A lawyer involved in a pending First Amendment lawsuit against DHS said the documents are expected to be filed in federal court in the Western District of Texas by Dec. 29 as part of a preliminary injunction request. The case, filed by conservative media outlets including The Daily Wire and The Federalist, alleges that the federal government coerced social media platforms to suppress reporting on immigration enforcement. The lawyer said Meta has not yet produced the Dec. 14 request in discovery, but congressional investigators obtained copies through a subpoena issued by the House Judiciary Committee on Dec. 9.

White House Coordination

The Dec. 14 request was drafted by DHS's social media monitoring unit after a series of exchanges with the White House Communications Office between Dec. 10 and Dec. 13, according to the congressional investigator. The unit, housed inside DHS headquarters in Washington, expanded from four employees to twelve full-time staff in October, sources said. One of the Meta employees said a follow-up message sent through the portal on Dec. 16 asked Meta to apply the same keyword restrictions to Instagram Reels and to Facebook Groups with more than 10,000 members.

The same DHS unit also sent parallel guidance to Alphabet and X, the investigator said, though the scope of those companies' responses remains unclear. The investigator said the committee has received partial document production from X and is expecting a first tranche from Alphabet by Jan. 3. The White House did not respond to questions about the communications on Dec. 26.

What Comes Next

A congressional investigator familiar with the committee's review said staff expect to release a report during the first week of January summarizing the coordination between DHS and at least three major platforms. The investigator said the committee has also subpoenaed records from Alphabet and X but has not yet received complete responses. House aides are weighing a contempt referral against a senior DHS official who declined to appear for a transcribed interview scheduled for Dec. 20, the investigator said.
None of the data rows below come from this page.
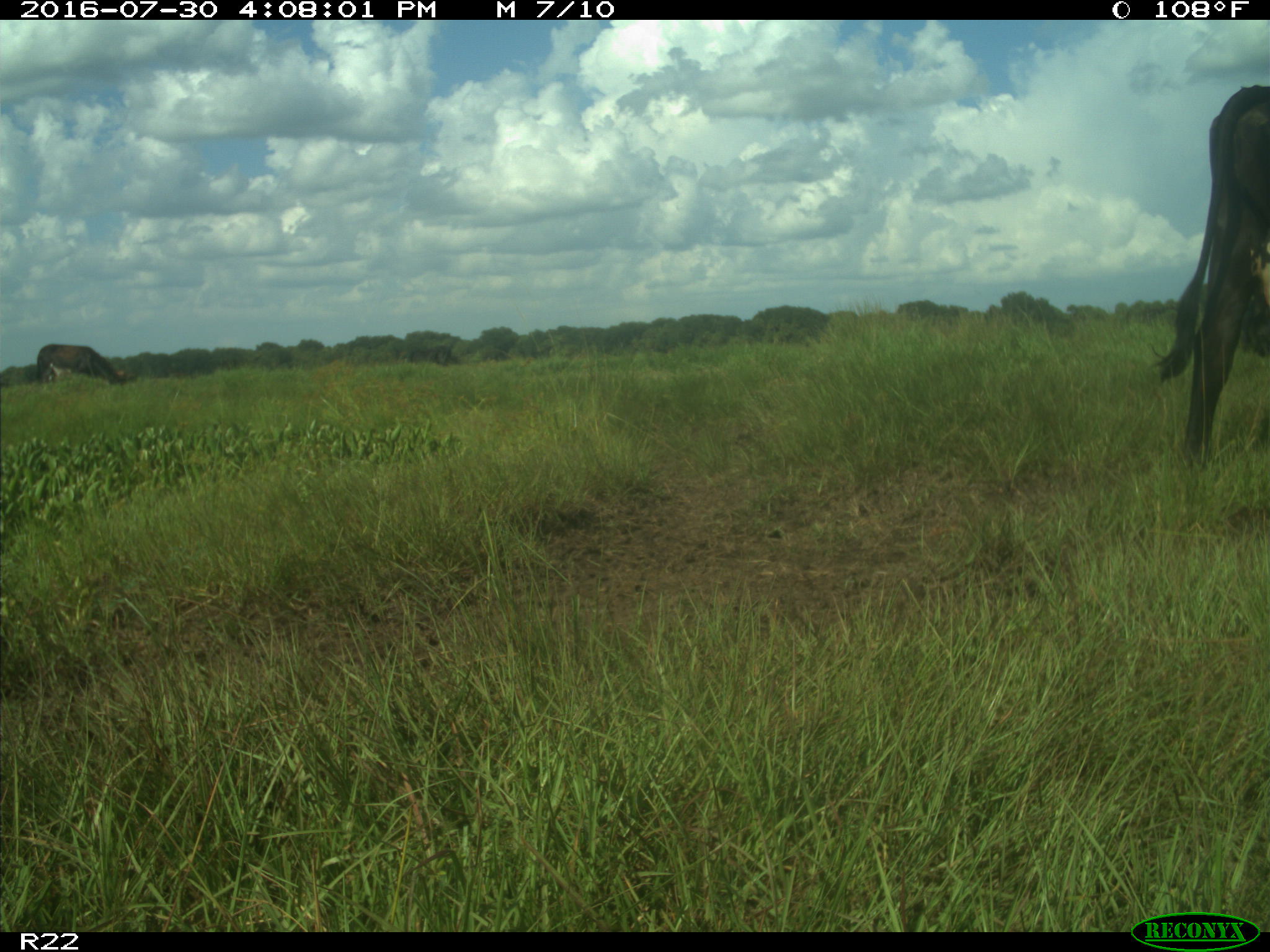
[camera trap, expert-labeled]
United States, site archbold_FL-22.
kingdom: Animalia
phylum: Chordata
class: Mammalia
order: Artiodactyla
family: Bovidae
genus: Bos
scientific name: Bos taurus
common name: domestic cow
Sources said the expanded monitoring unit, which began with four employees in January and grew to twelve in October, drafted the Dec. 14 request after consultations with the White House Communications Office. A DHS spokesperson did not respond to repeated requests for comment on Dec. 26. Meta declined to comment. The lawsuit is set for a hearing on Jan. 7 before a federal judge in the Western District of Texas. The lawyer involved in the case said the plaintiffs will ask the court to bar DHS from making similar distribution reduction requests while the litigation proceeds.